The bottom line? Obama’s lucky he has such a short public record, because even the little that he has, he can’t seem to keep straight.

COMMENTS

  • scottbomb

    But I was firmly convinced at the time that we did not have strong evidence of weapons of mass destruction, and there were a lot of questions that, as I spoke to experts, kept on coming up.

    Hindsight is 20/20. And if I’m not mistaken, Obama wasn’t even in the Senate at the time. So just who were these “experts” he speaks of? The NYT editorial page?

  • Right_Again

    I commented as I was watching the forum that he was lying by claiming he doubted the evidence of weapons of mass destruction way back then.

    He’s claiming now that he alone had this foresight? Everyone else, and I mean everyone else, was sure that Hussein had those weapons and was likely to use them if we attacked.

    How convenient for him to now claim to have had such insight.

  • indy4mccain

    He may have a short record, but a close examination of it shows that he is nothing new.

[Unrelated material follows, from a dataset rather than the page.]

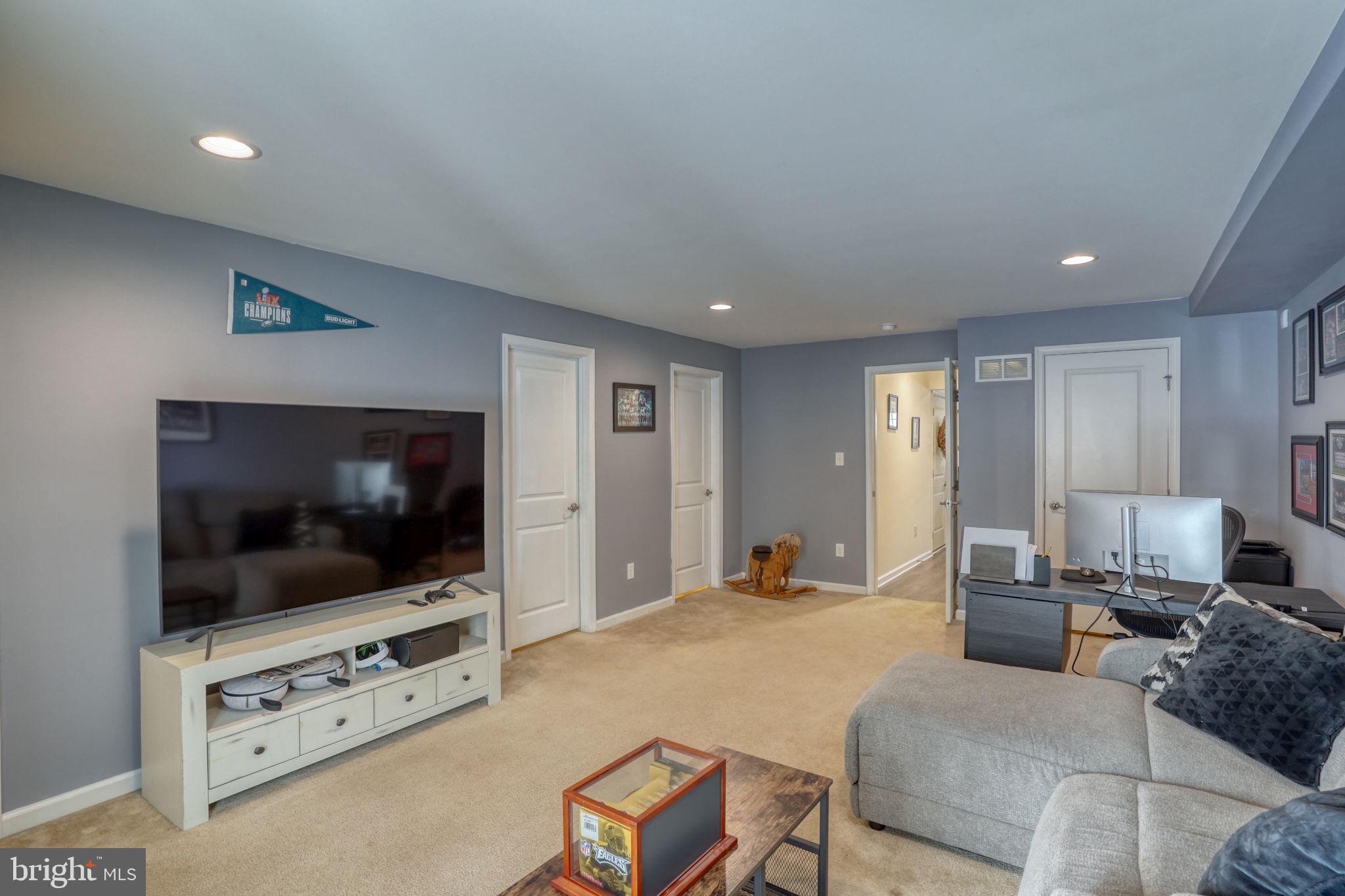 602 Barrie Road Middletown, DE 19709 - Photo 7 of 35 a living room with furniture and a flat screen tv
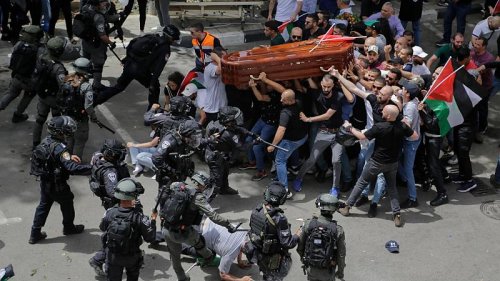 Israel police beat pallbearers at Al Jazeera journalists's funeral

He’s a dirty Chicago-style politician and he panders to get votes. He did so when he spoke out against the war, and he’s doing so now. Worse, he paints himself a reformer when he’s never met an earmark he didn’t like (until the primaries). He’s dirty, dangerous, and naive. And if he’s asking his wife for advice, I doubly don’t want him in office — if that’s possible.

  • duckhawk

    Actually, nobody in the world disputes the fact that Saddam “developed chemical and biological weapons, and [has] coveted nuclear capacity.” Saddam developed and used chemical weapons during the Iran-Iraq war, worked with dangerous germs obtained from the CDC, and pursued nuclear weapons at Osirak in the 80s. All good reasons to call him “a bad guy.”

    I don’t see how stating these facts supports the hypothesis that Saddam was “WMD-armed” at the time (that is, in 2002). Maybe I’m missing something — how does this quotation show that Obama believed the WMD claims when he made the speech?

  • IJB

    The “something” you’re missing is that Obama, in 2002, never said theses words:

    “I don’t believe Saddam Hussein currently has WMD, nor do I believe current intelligence claims that he does.”

    Without a public quote to this effect, there is zero evidence that Obama “doubted” the intelligence at the time about WMD.

    In fact, without it, his current quote looks self-serving and disingenuous. Which it is.

    But I suspect you already knew that.

    • IL_Glock21

      It never fails that when Obama hangs himself with his verbosity that we can be assured of ‘what he actually meant’ as opposed to what he actually said.

      What he meant was that Iraq had WMDs, but not anymore. What he said was Iraq had WMDs.